Page MenuHomePhabricator

es1019 ipmi and mgmt unresponsive
Closed, ResolvedPublic

Description

This is similar to what happened in parent task with es1019, namely icinga complains about ipmi not working and connecting to management via ssh doesn't work either:

ipmi_sdr_cache_open: /root/.freeipmi/sdr-cache/sdr-cache-es1019.localhost: internal IPMI error

Event Timeline

fgiunchedi triaged this task as Normal priority.Feb 16 2018, 11:22 AM
fgiunchedi created this task.

This is a slave, so if we need to reboot it, it should be doable.
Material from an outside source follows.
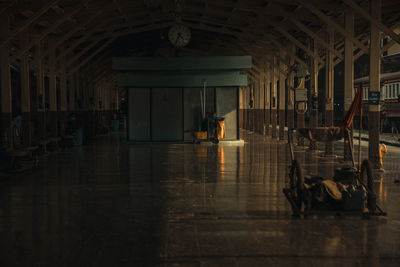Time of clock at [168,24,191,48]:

Yeah it looks like it'll need a power drain like last time in parent task. cc ops-eqiad and @Cmjohnson for visibility

Cmjohnson moved this task from Backlog to Up next on the ops-eqiad board.Feb 16 2018, 3:47 PM

Change 417198 had a related patch set uploaded (by Marostegui; owner: Marostegui):
[operations/mediawiki-config@master] db-eqiad.php: Depool es1019 for maintenance

https://gerrit.wikimedia.org/r/417198

Change 417198 merged by jenkins-bot:
[operations/mediawiki-config@master] db-eqiad.php: Depool es1019 for maintenance

https://gerrit.wikimedia.org/r/417198

@Cmjohnson I saw your ping yesterday but I was already out for the day.
I have now depooled es1019, so let me know when you are around today so I can stop MySQL for you and power it off.

Mentioned in SAL (#wikimedia-operations) [2018-03-08T07:22:35Z] <marostegui@tin> Synchronized wmf-config/db-eqiad.php: Depool es1019 for maintenance - T187530 (duration: 01m 16s)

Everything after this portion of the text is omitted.